▶ _TASK TO CARRY OUT_: Could you write out each of the items below, copying every line word for word?

[Scene question items]
━━━━

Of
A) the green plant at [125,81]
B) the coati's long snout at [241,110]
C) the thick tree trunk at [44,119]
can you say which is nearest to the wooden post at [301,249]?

━━━━

▶ _WRITTEN SOLUTION_:
Of
A) the green plant at [125,81]
B) the coati's long snout at [241,110]
C) the thick tree trunk at [44,119]
can you say which is nearest to the wooden post at [301,249]?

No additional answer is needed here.